THE TASK.
Please pull out every line of the records below that contains the string "barrier", matching case exactly, and copy each of those lines.

EXTRACTED ENTRIES.
>> Start

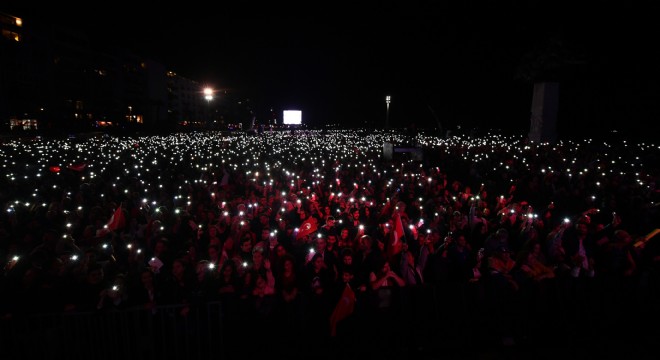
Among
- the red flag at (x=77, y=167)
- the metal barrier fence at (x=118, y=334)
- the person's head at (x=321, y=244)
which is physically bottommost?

>> End
>> Start

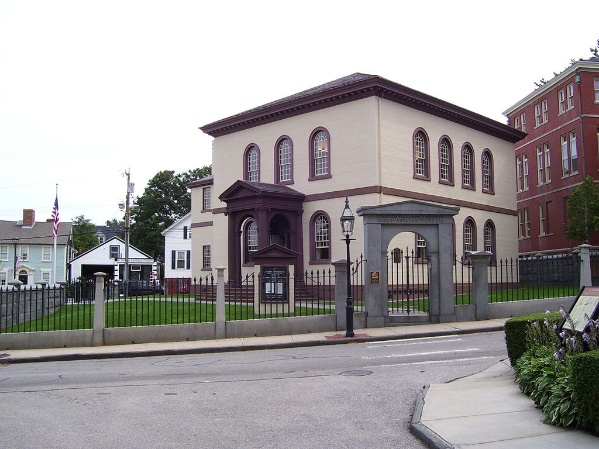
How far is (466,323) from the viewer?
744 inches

>> End

RESULT FOR THIS EXERCISE.
- the metal barrier fence at (x=118, y=334)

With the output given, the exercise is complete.